THE PROBLEM: Turn the entries below into a JSON list of strings, with one string for each line and blank lines left out.

MATERIAL SHOWN:
- - -
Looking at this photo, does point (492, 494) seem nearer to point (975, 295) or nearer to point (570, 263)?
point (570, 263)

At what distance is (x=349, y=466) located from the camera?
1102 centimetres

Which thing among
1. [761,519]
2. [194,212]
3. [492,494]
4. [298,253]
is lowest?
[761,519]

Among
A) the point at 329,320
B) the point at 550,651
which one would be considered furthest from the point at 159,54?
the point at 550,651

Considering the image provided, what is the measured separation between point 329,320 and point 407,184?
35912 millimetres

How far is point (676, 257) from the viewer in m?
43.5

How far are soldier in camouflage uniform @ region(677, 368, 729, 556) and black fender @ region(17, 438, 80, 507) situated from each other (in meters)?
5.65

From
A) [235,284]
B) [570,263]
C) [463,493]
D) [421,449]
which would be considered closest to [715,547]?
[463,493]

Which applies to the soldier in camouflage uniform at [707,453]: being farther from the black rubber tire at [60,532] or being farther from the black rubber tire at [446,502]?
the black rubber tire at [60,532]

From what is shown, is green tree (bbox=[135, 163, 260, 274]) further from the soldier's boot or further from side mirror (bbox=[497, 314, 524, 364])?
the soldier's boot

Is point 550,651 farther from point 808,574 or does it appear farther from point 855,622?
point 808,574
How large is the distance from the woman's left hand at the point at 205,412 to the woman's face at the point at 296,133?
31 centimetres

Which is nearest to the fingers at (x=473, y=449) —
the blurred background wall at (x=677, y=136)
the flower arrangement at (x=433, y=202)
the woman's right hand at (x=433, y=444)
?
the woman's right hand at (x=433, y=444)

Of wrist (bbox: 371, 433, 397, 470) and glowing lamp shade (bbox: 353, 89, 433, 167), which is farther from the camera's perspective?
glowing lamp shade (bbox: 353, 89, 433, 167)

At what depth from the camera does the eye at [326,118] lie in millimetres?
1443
- - -
RESPONSE FOR THIS EXERCISE:
[
  "Looking at this photo, does point (492, 494) seem nearer to point (975, 295) or nearer to point (570, 263)?",
  "point (570, 263)",
  "At what distance is (x=349, y=466) located from the camera?",
  "1102 centimetres",
  "Which thing among",
  "1. [761,519]",
  "2. [194,212]",
  "3. [492,494]",
  "4. [298,253]",
  "is lowest?",
  "[761,519]",
  "Among",
  "A) the point at 329,320",
  "B) the point at 550,651",
  "which one would be considered furthest from the point at 159,54?",
  "the point at 550,651",
  "Considering the image provided, what is the measured separation between point 329,320 and point 407,184?",
  "35912 millimetres",
  "How far is point (676, 257) from the viewer in m?",
  "43.5",
  "How far are soldier in camouflage uniform @ region(677, 368, 729, 556) and black fender @ region(17, 438, 80, 507) situated from each other (in meters)?",
  "5.65",
  "From",
  "A) [235,284]",
  "B) [570,263]",
  "C) [463,493]",
  "D) [421,449]",
  "which would be considered closest to [715,547]?",
  "[463,493]",
  "Which applies to the soldier in camouflage uniform at [707,453]: being farther from the black rubber tire at [60,532] or being farther from the black rubber tire at [446,502]?",
  "the black rubber tire at [60,532]",
  "From what is shown, is green tree (bbox=[135, 163, 260, 274]) further from the soldier's boot or further from side mirror (bbox=[497, 314, 524, 364])?",
  "the soldier's boot",
  "Is point 550,651 farther from point 808,574 or does it appear farther from point 855,622?",
  "point 808,574",
  "How large is the distance from the woman's left hand at the point at 205,412 to the woman's face at the point at 296,133?",
  "31 centimetres",
  "Which is nearest to the fingers at (x=473, y=449) —",
  "the blurred background wall at (x=677, y=136)",
  "the flower arrangement at (x=433, y=202)",
  "the woman's right hand at (x=433, y=444)",
  "?",
  "the woman's right hand at (x=433, y=444)",
  "Of wrist (bbox: 371, 433, 397, 470) and glowing lamp shade (bbox: 353, 89, 433, 167), which is farther from the camera's perspective?",
  "glowing lamp shade (bbox: 353, 89, 433, 167)",
  "At what depth from the camera does the eye at [326,118] lie in millimetres?",
  "1443"
]